Plantagenet's greatest strengths.

Employment Statistics

According to Statistics Canada's 2001 census, the Township boasts one of the lowest unemployment rates (4.6%) in all of Ontario.  However, based on data from a regional study entitled "The Prevention Operating System" prepared by Communities That Care, the unemployment rate of men aged 15 and over is closer to 11.5%, which is significantly higher than the Ontario average of 8.7%.


Tourism industry is a growing business in Alfred-Plantagenet.   The natural beauty of the township provides considerable drawing power from the two major urban centres within close proximity.

The well-known Alfred bog is an eco-system of national importance that features a 1000 foot long trail that allows visitors to discover the animals, birds, plants and insects that live in this 4 200 hectare natural haven.  The Bog is home to a large number of rare species, (more than 18), of provincial, national and continental importance.

The Alfred College offers an agricultural summer camp experience for youngsters between 7 and 16 years of age during July and August.  A favourite with tourists is the College's Agri-Tour weekends in September.

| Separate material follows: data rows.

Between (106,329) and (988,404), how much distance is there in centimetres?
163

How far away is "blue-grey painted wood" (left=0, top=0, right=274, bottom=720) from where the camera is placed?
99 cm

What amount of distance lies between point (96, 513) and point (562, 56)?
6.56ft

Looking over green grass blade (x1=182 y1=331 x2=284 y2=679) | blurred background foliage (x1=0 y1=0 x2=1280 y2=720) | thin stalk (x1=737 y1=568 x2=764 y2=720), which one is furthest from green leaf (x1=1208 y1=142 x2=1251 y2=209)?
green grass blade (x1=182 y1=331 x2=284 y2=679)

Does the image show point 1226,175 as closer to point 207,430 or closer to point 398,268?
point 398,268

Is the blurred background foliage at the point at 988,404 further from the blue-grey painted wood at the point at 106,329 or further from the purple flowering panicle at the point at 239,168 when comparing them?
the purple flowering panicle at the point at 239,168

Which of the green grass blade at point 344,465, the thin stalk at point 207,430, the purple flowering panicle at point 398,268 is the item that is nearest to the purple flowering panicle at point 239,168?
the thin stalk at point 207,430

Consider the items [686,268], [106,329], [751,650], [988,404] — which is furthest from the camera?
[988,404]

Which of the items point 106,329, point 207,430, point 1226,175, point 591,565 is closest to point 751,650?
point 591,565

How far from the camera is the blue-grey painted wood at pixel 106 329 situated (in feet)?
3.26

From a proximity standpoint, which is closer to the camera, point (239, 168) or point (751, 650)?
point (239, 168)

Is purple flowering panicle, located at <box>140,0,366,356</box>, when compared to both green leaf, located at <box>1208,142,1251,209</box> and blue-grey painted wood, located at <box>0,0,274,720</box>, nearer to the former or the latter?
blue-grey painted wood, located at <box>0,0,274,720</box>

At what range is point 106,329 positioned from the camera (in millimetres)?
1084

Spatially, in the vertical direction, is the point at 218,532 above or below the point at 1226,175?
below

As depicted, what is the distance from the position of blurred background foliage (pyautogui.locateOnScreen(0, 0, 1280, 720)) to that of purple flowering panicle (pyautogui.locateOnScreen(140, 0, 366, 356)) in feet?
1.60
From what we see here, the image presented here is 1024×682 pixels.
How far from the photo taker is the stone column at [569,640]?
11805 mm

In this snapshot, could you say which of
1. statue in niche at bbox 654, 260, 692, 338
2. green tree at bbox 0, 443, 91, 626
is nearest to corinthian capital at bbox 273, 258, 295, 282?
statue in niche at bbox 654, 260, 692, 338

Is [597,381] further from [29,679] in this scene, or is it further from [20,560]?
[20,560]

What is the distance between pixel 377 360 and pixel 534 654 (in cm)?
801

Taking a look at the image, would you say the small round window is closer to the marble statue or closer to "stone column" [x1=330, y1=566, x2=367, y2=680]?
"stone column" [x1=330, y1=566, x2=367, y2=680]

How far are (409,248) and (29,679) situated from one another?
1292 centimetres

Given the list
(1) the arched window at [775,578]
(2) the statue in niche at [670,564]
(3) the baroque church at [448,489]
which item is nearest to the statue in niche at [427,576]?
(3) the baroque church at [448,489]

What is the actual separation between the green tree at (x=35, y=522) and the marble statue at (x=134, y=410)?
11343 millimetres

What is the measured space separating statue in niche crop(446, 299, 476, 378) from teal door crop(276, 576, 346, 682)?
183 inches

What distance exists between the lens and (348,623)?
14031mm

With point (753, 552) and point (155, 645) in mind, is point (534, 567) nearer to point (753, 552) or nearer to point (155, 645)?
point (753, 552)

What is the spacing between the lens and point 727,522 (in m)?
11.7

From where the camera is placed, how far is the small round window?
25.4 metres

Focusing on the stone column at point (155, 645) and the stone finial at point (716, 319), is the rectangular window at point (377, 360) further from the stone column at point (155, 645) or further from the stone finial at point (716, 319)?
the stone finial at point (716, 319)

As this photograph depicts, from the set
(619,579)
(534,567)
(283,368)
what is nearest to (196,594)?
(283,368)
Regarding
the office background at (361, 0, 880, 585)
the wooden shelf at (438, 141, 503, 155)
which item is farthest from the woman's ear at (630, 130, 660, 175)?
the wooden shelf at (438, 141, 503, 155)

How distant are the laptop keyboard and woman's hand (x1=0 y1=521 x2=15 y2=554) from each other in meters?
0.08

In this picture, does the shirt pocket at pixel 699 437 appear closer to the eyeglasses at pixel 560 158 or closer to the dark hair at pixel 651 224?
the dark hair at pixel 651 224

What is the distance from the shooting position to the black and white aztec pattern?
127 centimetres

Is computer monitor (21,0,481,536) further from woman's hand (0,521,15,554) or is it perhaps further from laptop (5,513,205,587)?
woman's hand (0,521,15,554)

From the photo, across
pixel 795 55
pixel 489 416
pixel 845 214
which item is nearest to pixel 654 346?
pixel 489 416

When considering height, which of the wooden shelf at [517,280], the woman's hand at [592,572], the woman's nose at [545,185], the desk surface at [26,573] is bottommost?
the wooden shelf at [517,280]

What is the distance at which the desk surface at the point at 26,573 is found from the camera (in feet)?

The Ottawa River, which runs along the north limit of the Township, offers great sites for summer residences.  The South Nation River crosses the Township, through rich valley lands.  The area offers great sites for cross-country skiing and exciting snowmobile trail.

Both the villages of Wendover and Alfred hold annual western festivals.  These events attract visitors from several provinces and the northern US.  Wendover in particular plays host to several hundred travel trailers and motor homes during their event.